Decisão sobre prisões no mensalão sai na 6a, diz Barbosa

Foto do presidente do Supremo Tribunal Federal, Joaquim Barbosa no STF, em Brasília. Barbosa disse que anunciará na sexta-feira sua decisão sobre o pedido do procurador-geral da República de prisão dos réus condenados na ação penal do mensalão. 28/11/2012 REUTERS/Ueslei Marcelino

BRASÍLIA, 20 Dez (Reuters) - O presidente do Supremo Tribunal Federal (STF), Joaquim Barbosa, disse que anunciará na sexta-feira sua decisão sobre o pedido de prisão imediata dos réus condenados na ação penal do mensalão feito pelo procurador-geral da República.

“Amanhã vocês terão conhecimento do teor do pedido, a sua fundamentação, a sua motivação e terão também o conteúdo da minha decisão, que deve ser breve”, disse Barbosa, que também foi o relator da ação, em entrevista coletiva nesta quinta-feira.

O procurador-geral da República, Roberto Gurgel, encaminhou ao Supremo na noite de quarta-feira ao Supremo o pedido de prisão dos réus condenados pelo julgamento do mensalão, encerrado nesta semana.

O processo do mensalão teve 25 condenados, 11 dos quais a regime fechado (acima de 8 anos de prisão), entre eles o ex-ministro-chefe da Casa Civil José Dirceu, considerado mentor e chefe do esquema; o deputado federal João Paulo Cunha (PT-SP) e o empresário Marcos Valério, apontado como principal operador do esquema.

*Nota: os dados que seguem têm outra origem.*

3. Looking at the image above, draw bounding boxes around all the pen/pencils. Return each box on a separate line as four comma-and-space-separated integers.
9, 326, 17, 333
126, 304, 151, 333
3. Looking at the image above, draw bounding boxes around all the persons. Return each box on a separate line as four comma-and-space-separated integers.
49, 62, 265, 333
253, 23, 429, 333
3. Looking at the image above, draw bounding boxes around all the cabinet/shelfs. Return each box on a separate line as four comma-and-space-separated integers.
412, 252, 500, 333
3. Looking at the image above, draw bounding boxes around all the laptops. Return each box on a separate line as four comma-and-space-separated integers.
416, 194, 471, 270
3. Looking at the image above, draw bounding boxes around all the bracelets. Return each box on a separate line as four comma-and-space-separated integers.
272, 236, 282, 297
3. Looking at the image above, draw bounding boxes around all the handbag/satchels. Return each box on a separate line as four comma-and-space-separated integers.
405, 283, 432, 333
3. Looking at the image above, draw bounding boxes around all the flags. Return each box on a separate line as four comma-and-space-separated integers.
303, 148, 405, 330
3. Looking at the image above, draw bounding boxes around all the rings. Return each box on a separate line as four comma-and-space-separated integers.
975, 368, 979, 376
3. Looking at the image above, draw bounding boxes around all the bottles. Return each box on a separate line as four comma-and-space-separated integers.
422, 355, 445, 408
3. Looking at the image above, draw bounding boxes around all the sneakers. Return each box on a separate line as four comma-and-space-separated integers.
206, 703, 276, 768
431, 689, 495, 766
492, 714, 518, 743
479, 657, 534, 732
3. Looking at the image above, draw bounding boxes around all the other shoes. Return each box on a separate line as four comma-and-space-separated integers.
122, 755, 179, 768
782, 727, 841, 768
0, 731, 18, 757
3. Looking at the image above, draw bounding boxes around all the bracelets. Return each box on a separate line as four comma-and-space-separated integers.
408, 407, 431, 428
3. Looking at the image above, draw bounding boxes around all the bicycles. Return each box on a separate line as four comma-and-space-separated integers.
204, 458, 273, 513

Segundo Barbosa, a jurisprudência do Supremo é de que não é possível a prisão de condenados antes do trânsito em julgado --quando todas as possibilidades de recursos já estão esgotadas--, mas que estes casos foram julgados por instâncias inferiores.

O presidente da Corte chamou de “situação nova” a análise da execução de uma pena determinada pelo próprio STF.

“É a primeira vez que o Supremo tem que se debruçar sobre o pedido de execução de uma pena definida por ele mesmo. Temos uma situação nova. À luz desse fato, de não haver um precedente que se encaixe precisamente nesta situação posta pelo procurador-geral, eu vou examinar o pedido”, disse Barbosa.

Ao aceitar o pedido do Ministério Público Federal (MPF), Barbosa determinaria a prisão dos 11 e poderia indicar um pedido de vagas para os réus condenados a regime semiaberto.

Gurgel defende que as prisões dos condenados sejam realizadas antes dos embargos.

“Não podemos ficar aguardando a sucessão de embargos declaratórios, haverá certamente a tentativa dos incabíveis embargos infringentes... E o certo é que o tempo irá passando sem que a decisão tenha a necessária efetividade”, disse ele a jornalistas na quarta-feira.

Barbosa, cujas punições aos condenados no mensalão foram superiores àquelas atribuídas pelo revisor, Ricardo Lewandowski, disse não haver risco de fuga, já que os passaportes foram recolhidos.

CARREIRA POLÍTICA, JAMAIS

Barbosa, que convocou a coletiva desta tarde, disse estar “lisonjeado” por ter sido citado em pesquisa para a sucessão presidencial divulgada no domingo.

De acordo com levantamento do Datafolha, em cenário estimulado, Barbosa teria 9 por cento das intenções de voto numa eventual disputa com a presidente Dilma Rousseff, e 10 por cento contra o ex-presidente Luiz Inácio Lula da Silva.

Mesmo assim, o presidente da Corte descartou qualquer aspiração política. “Nunca, jamais”, disse.

“Isso (a pesquisa) não muda em nada aquilo que sempre fui, um ser absolutamente alheio a partidos políticos”, disse. “Evidente que isso me deixou bastante lisonjeado.”